But now was time to give back. Archie needed her. So did Mac. He was no longer safe here. Maybe never had been. Maybe one of his old outlaw friends had gotten drunk and said something. Or, more likely, he’d been recognized while in Denver. If only the marshal hadn’t kept the hunt alive. Maybe then everyone would have forgotten about Mac.
She remembered his long strides when he returned from a trip, the way he took steps two at a time to see her mother. She’d seen the joy on her mother’s face when he arrived after a long absence, but she also remembered the arguments they’d had when she was a child. He wouldn’t marry her because of the price on his head. When her mother died of pneumonia, he and Archie and Reese had sworn to take care of her. Mac, though, had been the one closest to her. He was the one who wiped her tears, taught her to ride and protected her.

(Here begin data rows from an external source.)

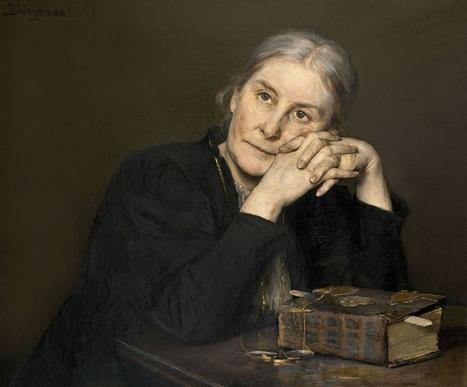 Bertha Wegmann - Artworks | Artistes d'hier, maîtres d'autrefois... | Scoop.it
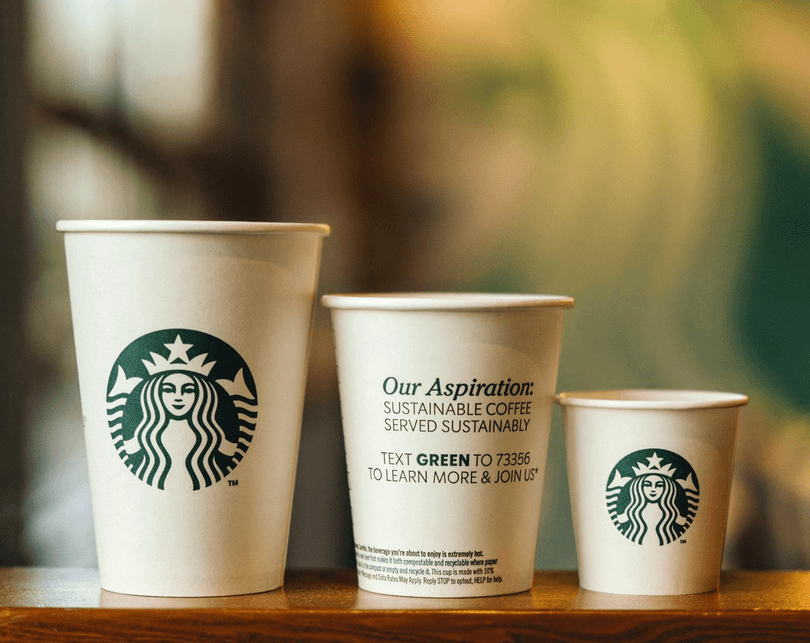 Retargeting campaign example- starbucks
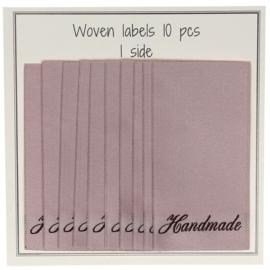 """GoHandMade Geweven labels, nude -60 mm x 32 mm - set/10 - """"handmade"""""""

Then, months ago, Reese had suggested Montana as a possibility to give Sam “more opportunities.” He’d been there years earlier and talked grandly about the land. It didn’t hurt that there were numerous mining communities to be picked, as well. But until recently, the Sioux and Blackfeet had both been active in the territory. Now that the army was conducting a major campaign against them, he felt this was the time to go. Land was available under the Homestead Act, and it could be supplemented by open range to graze cattle.
Sam didn’t care about the kind of “opportunities” her godfathers were considering. Marriage was what they meant, and she wasn’t sure that’s what she wanted. Surely a husband would expect her to be like other wives. He would frown on her riding astride and helping Archie doctor folks. She wasn’t reassured by any marriages she’d seen in Gideon’s Hope. Worn women who looked decades older than their real ages waited at home with multiple children while their husbands drank and gambled what little money they had. Hadn’t her mother done just fine on her own after Sam’s father died?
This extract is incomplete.